In April of this year, FDA released a safety alert reminding patients, caregivers, and clinicians about the potential for serious adverse events, including death, resulting from accidental exposure to fentanyl transdermal systems (patches). The alert was prompted by more than two dozen cases of accidental exposures to the patches in pediatric patients resulting in hospitalization or death (see related story on page 80). Adults, however, are at risk to accidental exposures as well.
Numerous studies have shown that even after 3 days of use, the fentanyl patch may still contain 30% to 50% or more of the labeled amount of fentanyl. Marquardt and colleagues published a study in the Annals of Pharmacotherapy evaluating the amount of fentanyl remaining in 2.5-mg and 10-mg patches after they had been worn by hospice patients for 3 consecutive days. An analysis of five 2.5-mg patches revealed that 0.7–1.22 mg remained in these used patches, and an analysis of four 10-mg patches revealed that 4.46–8.44 mg remained in these patches. These values represented 28% to 84.4% of the original contents and highlight the concern that used fentanyl patches can contain large amounts of active drug, which can result in serious harm in children and opioid-intolerant patients who come into contact with them.
FDA noted in the alert that pediatric patients may be exposed to fentanyl by finding lost patches, taking improperly discarded patches from the trash, or finding improperly stored patches, all of which may result in patches being placed in children’s mouths or sticking to their skin. In addition, young children are at risk of fentanyl exposure when being held by someone wearing a partially detached patch, which can then transfer to the child.
Adults may also be at risk for fentanyl intoxication from patches that are not disposed of properly. A case presented in the literature focuses on a 31-year-old man who collapsed at a pond while fishing and later died at the hospital. Postmortem toxicology studies noted that the man’s serum fentanyl concentration was 15 µg/L, which far exceeds normal therapeutic concentrations, which range from 1–3 µg/L. A detailed history revealed that the patient was not prescribed fentanyl. However, on the day before his death, he was involved in the transport of a recently deceased woman who was wearing two fentanyl patches (75 µg/h and 100 µg/h patches) from a local nursing home to a funeral home. Both patches were only worn by the woman for 1 day and therefore still contained a substantial amount of active drug.
It was determined that the man, who had a history of drug abuse, had taken the patches off the deceased woman and used them. An investigation of the nursing home revealed that there was no policy in place regarding proper removal and disposal of fentanyl patches from deceased patients. This case highlights the need for adequate disposal of used fentanyl patches from patients to prevent the illicit use of these patches by others.
Based on reported cases and fatal events observed with exposure to fentanyl patches in both pediatric and adult patients, health professionals are urged to educate patients, caregivers, and clinicians about the appropriate use and disposal of medication patches to prevent serious errors from occurring in the future.

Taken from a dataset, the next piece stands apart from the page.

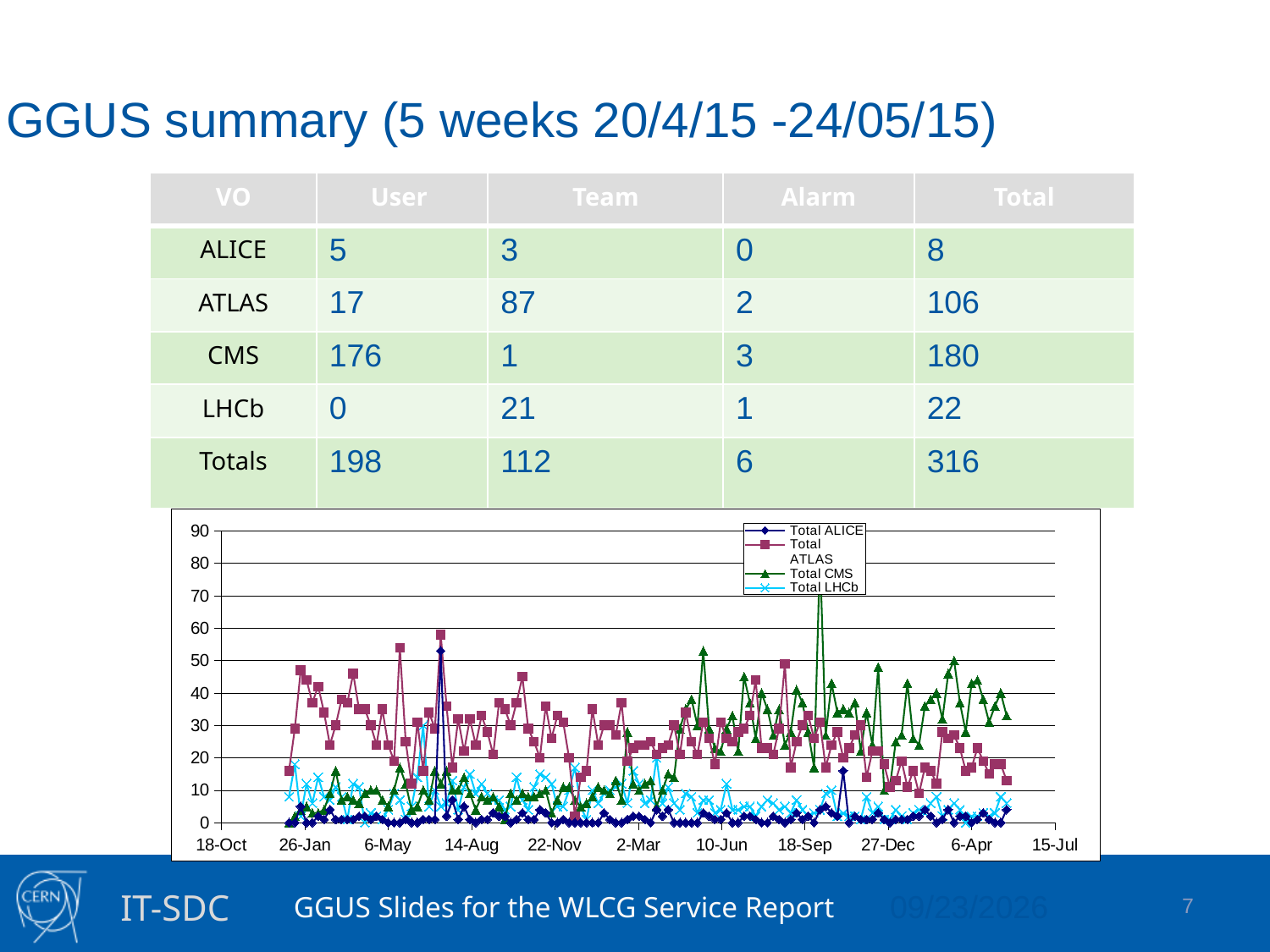
Does the Total ATLAS series generally rise or fall from the left of the chart to the right? fall Which series is drawn in green on the chart? Total CMS Is the highest peak of the Total ALICE series greater or less than 40? greater Which series has the higher peak on the chart, Total CMS or Total LHCb? Total CMS What kind of chart is shown on the slide? line chart Is the highest peak of the Total ATLAS series greater or less than 50? greater How many series does the chart's legend list? 4 Is the highest peak of the Total CMS series greater or less than 60? greater How many date labels are shown along the chart's x axis? 11 What is the highest value shown on the chart's vertical axis? 90 Which series reaches the highest peak on the chart? Total CMS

Patients should be advised to keep the patch and other medications in a secure location out of a child’s sight and reach. When using the patch, FDA recommended that consideration should be given to covering the patch with an adhesive film to ensure that it does not fall off the body inadvertently. In addition, the agency recommended that patients should check the patch throughout the day by touching it or looking at it to make sure it is still in place.
If a patch is discovered on a child or anyone else, it should be removed immediately. The individual should be monitored for signs of a possible overdose such as trouble breathing; extreme sleepiness; inability to think, talk, or walk normally; and confusion. Emergency services should be contacted immediately.